> [Text section]
--- START ---

Daily Mail

So what happens when a modern dad dares say: I don’t want to be at our baby’s birth?

The days of fathers pacing the hospital corridor are long gone. But not everyone’s a convert...

- by Beth Hale

GIVING birth for the third time was a surprising­ly relaxed affair for Sacha Marling. After a leisurely breakfast at home in East London, by 9am she was in bed on the maternity ward calmly having her hair braided by her equally calm birth partner, ready for a planned caesarean section.

She had her carefully packed overnight bag and some healthy snacks for energy.

What Sacha, 32, most definitely hadn’t brought along was her husband, Mark.

He wouldn’t be attending. Everyone had decided, after what happened the last two times, it was much better for all concerned if he simply went to work as usual. Sacha’s mum, Cheryl, 62, would be her birth partner.

‘We did think about him being there,’ says Sacha. ‘But then we discussed it and I said: “Actually, when you were at my previous birth you were a bit of a pain.” I basically told him I would be better with my mum.

‘He took it on the chin and in the end he said: “Yes, I agree, maybe I shouldn’t come.” ’

While it is now an establishe­d trend for fathers to be there throughout labour and delivery, Sacha and Mark’s experience is not as uncommon as you might think.

As a recent survey revealed, as many as one in eight — 12 per cent — of men miss their child’s birth. Of course, a significan­t number of these are due to circumstan­ce, but it would seem there remains a small group of men who stay away through choice.

Sacha and Mark have had three very different experience­s with the births of their children Freddie, seven, Oliver, five, and Emilia, ten months.

Mark, a fleet manager, and bank clerk Sacha were determined he’d be present for the birth of Freddie but events did not go as either had planned.

--- END ---

> [Supplied information]
--- START ---

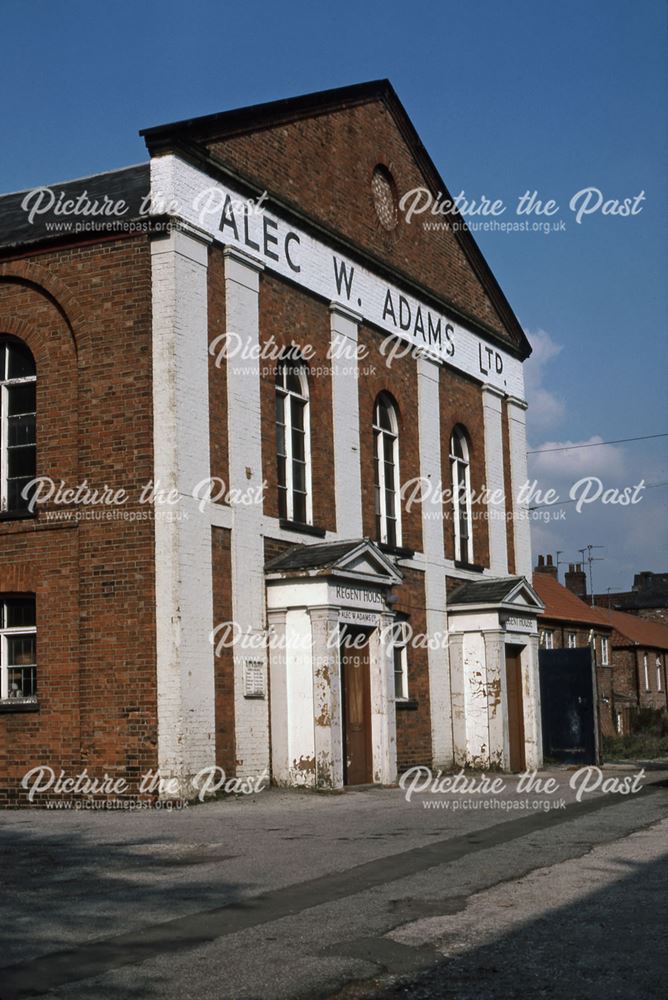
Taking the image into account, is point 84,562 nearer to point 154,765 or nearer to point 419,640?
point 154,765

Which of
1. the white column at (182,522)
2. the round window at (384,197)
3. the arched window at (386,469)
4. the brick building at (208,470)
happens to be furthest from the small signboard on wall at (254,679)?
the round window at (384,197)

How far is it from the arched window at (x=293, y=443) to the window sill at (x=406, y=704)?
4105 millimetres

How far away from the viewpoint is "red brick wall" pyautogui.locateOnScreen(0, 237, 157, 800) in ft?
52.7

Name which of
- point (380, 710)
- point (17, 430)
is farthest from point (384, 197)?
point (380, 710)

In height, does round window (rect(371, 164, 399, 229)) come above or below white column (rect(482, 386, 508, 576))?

--- END ---
--- START ---

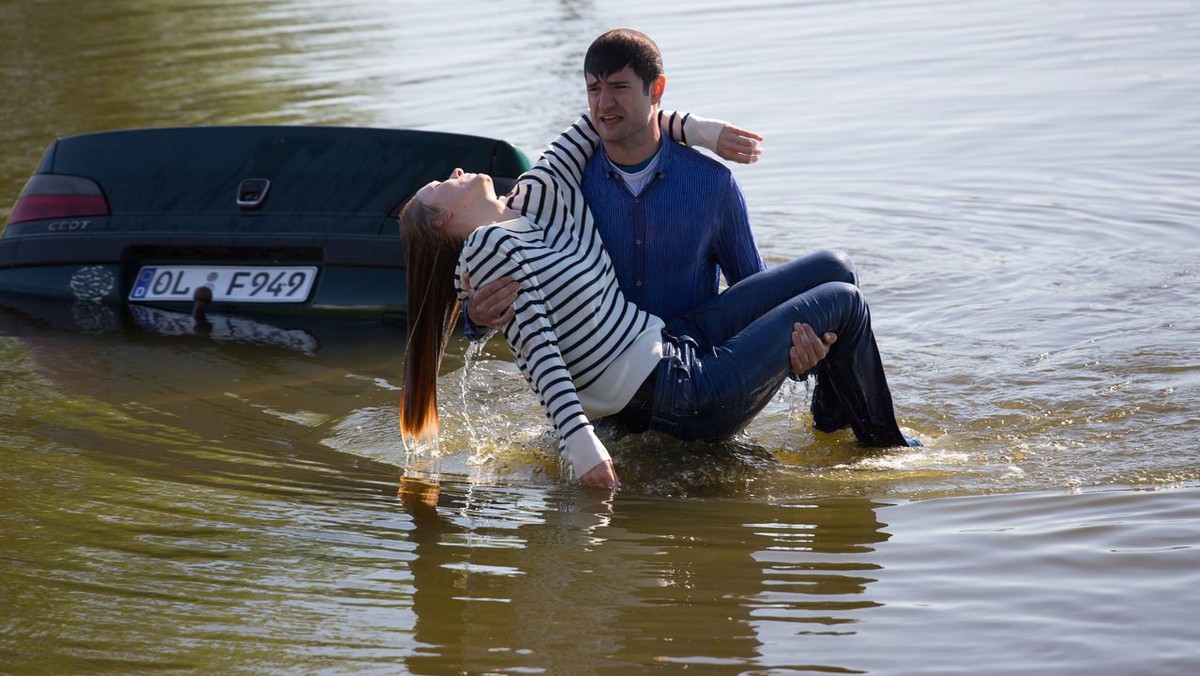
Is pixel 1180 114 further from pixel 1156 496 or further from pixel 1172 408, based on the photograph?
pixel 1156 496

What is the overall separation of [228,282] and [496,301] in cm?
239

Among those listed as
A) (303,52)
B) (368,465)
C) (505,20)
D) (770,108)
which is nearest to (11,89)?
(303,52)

--- END ---
--- START ---

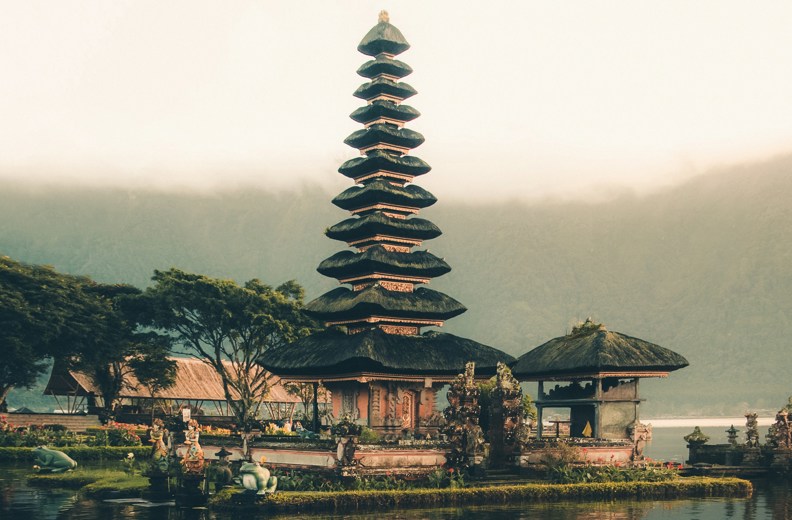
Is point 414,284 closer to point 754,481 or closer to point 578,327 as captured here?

--- END ---

> [Activity] Copy word for word the part of the article about fathers who skip their baby's birth that begins with the words "As a recent" and ends after the words "Emilia, ten months.".

> [Response area]
As a recent survey revealed, as many as one in eight — 12 per cent — of men miss their child’s birth. Of course, a significan­t number of these are due to circumstan­ce, but it would seem there remains a small group of men who stay away through choice.

Sacha and Mark have had three very different experience­s with the births of their children Freddie, seven, Oliver, five, and Emilia, ten months.